Two Electrical Engineering students identified savings that could be made for one Dunedin home.
The family home used for this project was a typical Dunedin wooden villa, located on Canongate in the heart of the city. It was occupied by a family of four - two parents with children aged 13 and 11. Both parents worked away from the home every week day.
The students, Christo Jooste and Brad Robertson, applied various engineering methods and principles to their task, first analysing the sources of electricity consumption then selecting technologies that could be integrated together to enable electricity saving for the family.
Lighting alone comprised 11% of the power bill and significant savings (69%) could readily be made simply by switching all bulbs to Compact Flourescent Lamps. Further savings in the electricity cost of lighting are achievable through using higher cost but longer lasting LEDs instead, and/or by using motion sensor lighting or pushlights to avoid having lights left on. Reducing the temperature setting on the hot water cylinder would also save power, although this might affect shower water pressure. The students found that it would be worthwhile using a timer to switch the hot water cylinder off from 9am to 5pm on weekdays.
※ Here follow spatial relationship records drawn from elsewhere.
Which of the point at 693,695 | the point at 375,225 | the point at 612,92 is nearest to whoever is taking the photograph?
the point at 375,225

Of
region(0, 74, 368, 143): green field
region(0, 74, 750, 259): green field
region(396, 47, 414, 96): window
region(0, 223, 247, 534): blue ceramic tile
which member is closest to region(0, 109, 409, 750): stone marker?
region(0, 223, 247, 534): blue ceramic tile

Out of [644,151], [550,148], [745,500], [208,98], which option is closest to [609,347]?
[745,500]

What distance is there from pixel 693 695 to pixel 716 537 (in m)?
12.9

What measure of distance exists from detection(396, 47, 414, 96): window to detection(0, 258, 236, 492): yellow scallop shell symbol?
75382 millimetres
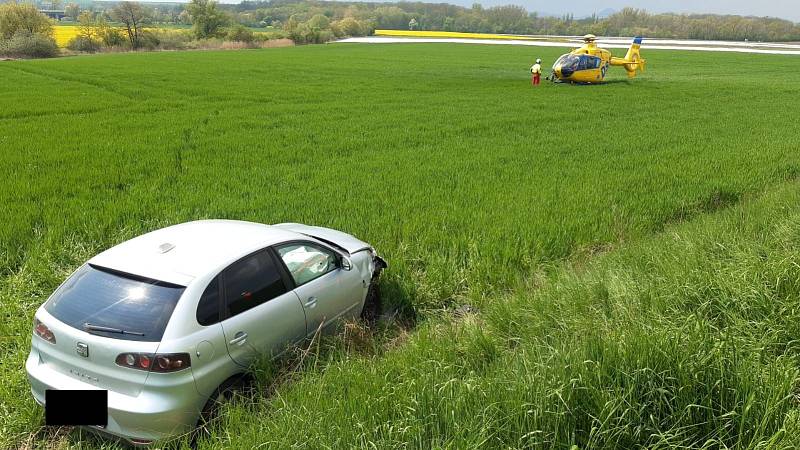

Appliances used most of the electricity and savings here could be achieved by changing usage patterns.
The implementation of the findings of this project has had an immediate impact in reducing the electricity bill for this household. More and more households are aware of and want to utilise energy sustainably as well as saving on their power bills. This project identified the large selection of tools and equipment available commercially to help achieve these objectives.